╭─ Data segment

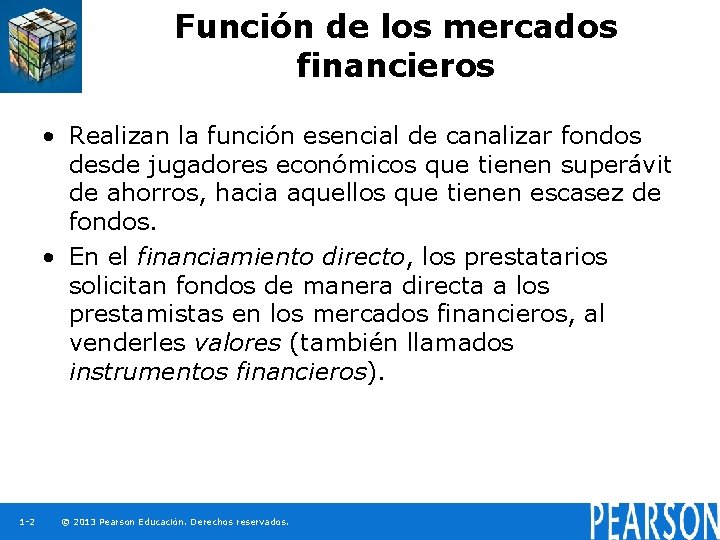 Función de los mercados financieros • Realizan la función esencial de canalizar fondos desde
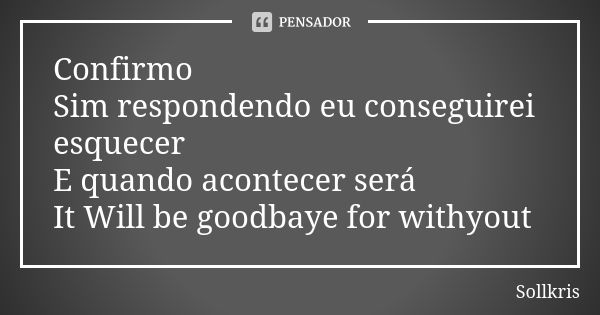 Confirmo Sim respondendo eu conseguirei esquecer E quando acontecer será It Will be goodbaye for withyout... Frase de Sollkris.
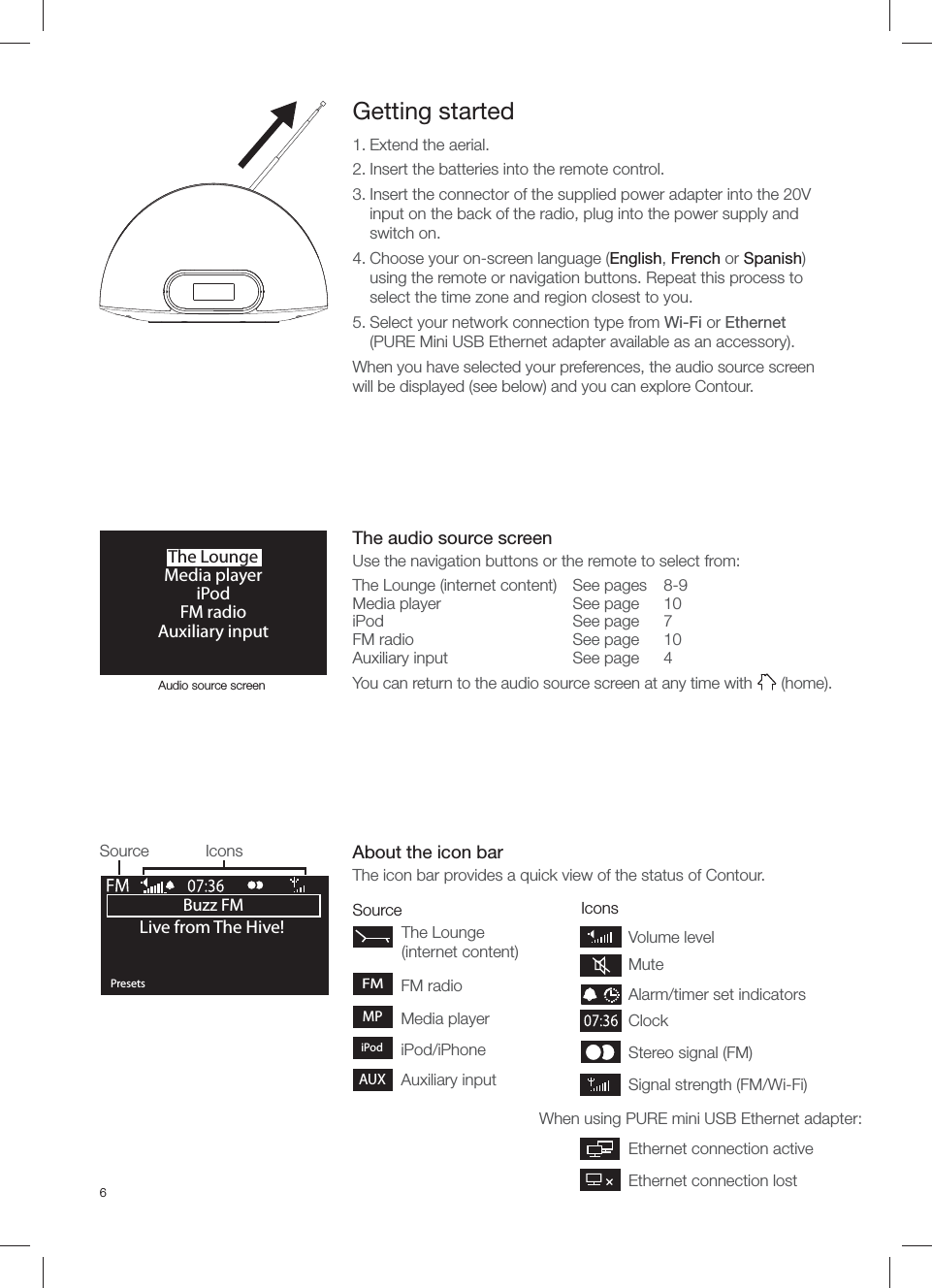 6Source IconsBuzz FMOKPresetsLive from The Hive!Source IconsGetting started1. Extend the aerial.2. Insert the batteries into the remote control.3. Insert the connector of the supplied power adapter into the 20V input on the back of the radio, plug into the power supply and switch on.4. Choose your on-screen language (English, French or Spanish) using the remote or navigation buttons. Repeat this process to select the time zone and region closest to you.5. Select your network connection type from Wi-Fi or Ethernet (PURE Mini USB Ethernet adapter available as an accessory).When you have selected your preferences, the audio source screen will be displayed (see below) and you can explore Contour.The LoungeMedia playeriPodFM radioAuxiliary inputSignal strength (FM/Wi-Fi)When using PURE mini USB Ethernet adapter:Stereo signal (FM) ClockAlarm/timer set indicatorsVolume levelMuteEthernet connection activeEthernet connection lostAudio source screenThe audio source screenUse the navigation buttons or the remote to select from:The Lounge (internet content)  See pages   8-9Media player  See page   10iPod See page 7FM radio  See page   10Auxiliary input  See page   4You can return to the audio source screen at any time with   (home).About the icon barThe icon bar provides a quick view of the status of Contour.FMThe Lounge (internet content)FM radioMedia playeriPod/iPhoneMPAuxiliary inputAUXiPod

╰─

* [Exercise] Reproduce the data above word for word from its first line through the line that holds "Confirmo Sim respondendo", both ends included; skip pictures.

* [The completed task]
 Función de los mercados financieros • Realizan la función esencial de canalizar fondos desde
 Confirmo Sim respondendo eu conseguirei esquecer E quando acontecer será It Will be goodbaye for withyout... Frase de Sollkris.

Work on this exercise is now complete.